_REQUIREMENT_
Rewrite the lines from the one with "What order, from closest to farthest, should" through the one with "be placed in?", replacing "closest" with "nearest" and leaving everything else unchanged.

_EXERCISE DATA_
::::::::
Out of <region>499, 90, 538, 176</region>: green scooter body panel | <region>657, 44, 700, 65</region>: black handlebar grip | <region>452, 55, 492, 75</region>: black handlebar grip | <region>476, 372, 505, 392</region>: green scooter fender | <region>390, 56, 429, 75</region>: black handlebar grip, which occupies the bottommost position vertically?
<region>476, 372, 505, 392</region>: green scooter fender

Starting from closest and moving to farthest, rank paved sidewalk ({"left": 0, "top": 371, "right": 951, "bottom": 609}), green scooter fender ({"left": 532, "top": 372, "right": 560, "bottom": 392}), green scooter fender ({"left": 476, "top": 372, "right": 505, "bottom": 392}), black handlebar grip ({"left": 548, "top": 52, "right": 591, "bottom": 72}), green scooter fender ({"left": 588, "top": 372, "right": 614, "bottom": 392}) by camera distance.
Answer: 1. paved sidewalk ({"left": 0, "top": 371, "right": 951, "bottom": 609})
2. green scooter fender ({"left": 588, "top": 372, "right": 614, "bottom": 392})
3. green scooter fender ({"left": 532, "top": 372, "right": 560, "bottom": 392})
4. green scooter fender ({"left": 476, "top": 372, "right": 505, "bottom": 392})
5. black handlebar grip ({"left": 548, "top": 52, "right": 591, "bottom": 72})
::::::::
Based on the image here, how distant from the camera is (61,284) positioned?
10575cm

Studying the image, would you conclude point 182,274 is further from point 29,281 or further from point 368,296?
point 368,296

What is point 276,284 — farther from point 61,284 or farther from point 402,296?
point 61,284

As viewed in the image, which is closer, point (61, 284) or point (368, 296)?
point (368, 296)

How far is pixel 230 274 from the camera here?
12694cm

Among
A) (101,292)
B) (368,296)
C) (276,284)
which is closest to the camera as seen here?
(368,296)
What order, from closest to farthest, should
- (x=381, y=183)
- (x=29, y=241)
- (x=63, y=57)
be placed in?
::::::::
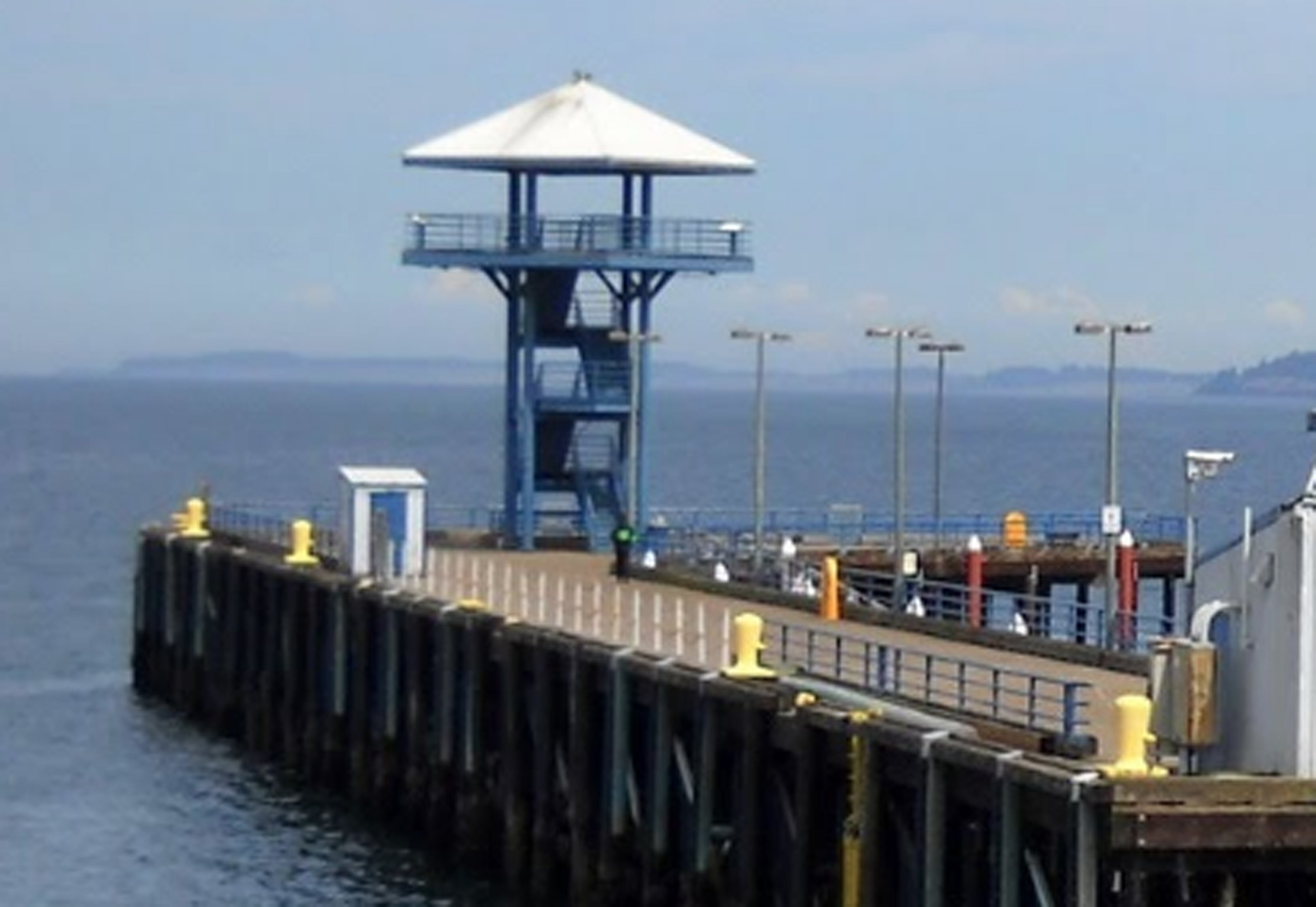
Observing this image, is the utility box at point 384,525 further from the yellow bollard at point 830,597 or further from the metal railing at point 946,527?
::::::::
_COMPLETE ANSWER_
What order, from nearest to farthest, should
- (x=381, y=183)
- (x=29, y=241)
- (x=63, y=57)
be placed in?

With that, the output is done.